### TASKS FOR THIS EXERCISE
A: In the GPU-accelerated Spark post, how long did the job take after moving to the GPU cluster?
B: Please return the part of the GPU-accelerated Spark post that begins at the words "Easy to configure" and stops after "GPU, Scala 2.12)", copied word for word.

BEGIN DOCUMENT SEGMENT

First Glance on GPU Accelerated Spark

Since I started to play with cluster, I thought there was no mission which was not able to be completed by cluster. If there is, add another node. However, except Cuda on the sing-alone machine, I have been rarely touched GPU accelerated cluster as data engineer. Yes, maybe spark ML can utilize GPU since spark 3.0, but most jobs of DE are data pipeline and data modeling related. Until recently I googled “GPU ETL”, then it came out SPARK-RAPIDS, which leverage RAPIDS libraries to accelerate processes by GPU.

Easy to configure on Spark to gain advantage of GPU

I almost didn’t change anything from my original spark code( mixed pyspark, spark SQL, python and delta table access) to let it running on GPU cluster. That is a great thing! Everybody wants to get double with half work.The result of mine is speed up to 3.1mins(12 cores, 3 NVIDIA T4 GPUs, 84GB memory) from 5.4 mins(24 cores, 84GB memory). I think I can get better results if my inputs is bigger chunk of data like 500MB+ parquet.

Here is my configuration on databricks. You can also refer to this official document. ( however, I didn’t make cluster running by this document)

# cluster runtime version: 7.3 LTS ML (includes Apache Spark 3.0.1, GPU, Scala 2.12)
# node type: NCasT4_v3-series(Azure)

# spark config:
spark.task.resource.gpu.amount 0.1
spark.databricks.delta.preview.enabled true
spark.executorEnv.PYTHONPATH /databricks/jars/rapids-4-spark_2.12-0.5.0.jar:/databricks/spark/python
spark.plugins com.nvidia.spark.SQLPlugin
spark.locality.wait 0s
spark.rapids.sql.python.gpu.enabled true
spark.rapids.memory.pinnedPool.size 2G
spark.python.daemon.module rapids.daemon_databricks
spark.sql.adaptive.enabled false
spark.databricks.delta.optimizeWrite.enabled false
spark.rapids.sql.concurrentGpuTasks 2

# initial script path
dbfs:/databricks/init_scripts/init.sh

# create initial script on your notebook
dbutils.fs.mkdirs("dbfs:/databricks/init_scripts/")
dbutils.fs.put("/databricks/init_scripts/init.sh","""
#!/bin/bash
sudo wget -O /databricks/jars/rapids-4-spark_2.12-0.5.0.jar https://repo1.maven.org/maven2/com/nvidia/rapids-4-spark_2.12/0.5.0/rapids-4-spark_2.12-0.5.0.jar
sudo wget -O /databricks/jars/cudf-0.19.2-cuda10-1.jar https://repo1.maven.org/maven2/ai/rapids/cudf/0.19.2/cudf-0.19.2-cuda10-1.jar""", True)

END DOCUMENT SEGMENT
BEGIN INFORMATION SHOWN

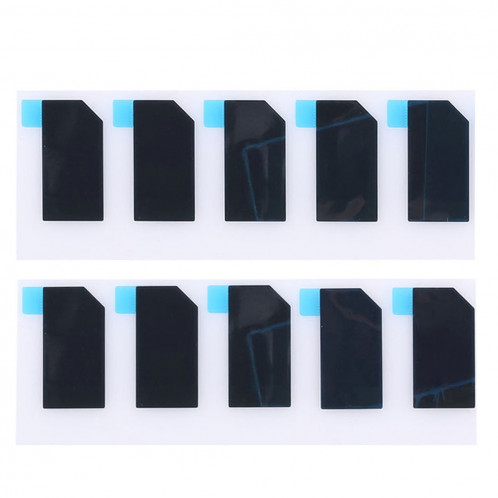 Autocollant de dissipation thermique de la carte mère 10 PCS pour iPhone 8 Plus SH35531197-03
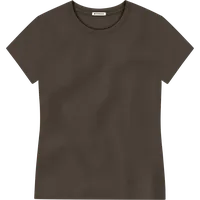 StringKing Women's Pima Jersey Tee - Sharp Fit, Wren, Front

END INFORMATION SHOWN

### RESULTS OF THE EXERCISE
A: 3.1 minutes, down from 5.4 minutes.

B:
Easy to configure on Spark to gain advantage of GPU

I almost didn’t change anything from my original spark code( mixed pyspark, spark SQL, python and delta table access) to let it running on GPU cluster. That is a great thing! Everybody wants to get double with half work.The result of mine is speed up to 3.1mins(12 cores, 3 NVIDIA T4 GPUs, 84GB memory) from 5.4 mins(24 cores, 84GB memory). I think I can get better results if my inputs is bigger chunk of data like 500MB+ parquet.

Here is my configuration on databricks. You can also refer to this official document. ( however, I didn’t make cluster running by this document)

# cluster runtime version: 7.3 LTS ML (includes Apache Spark 3.0.1, GPU, Scala 2.12)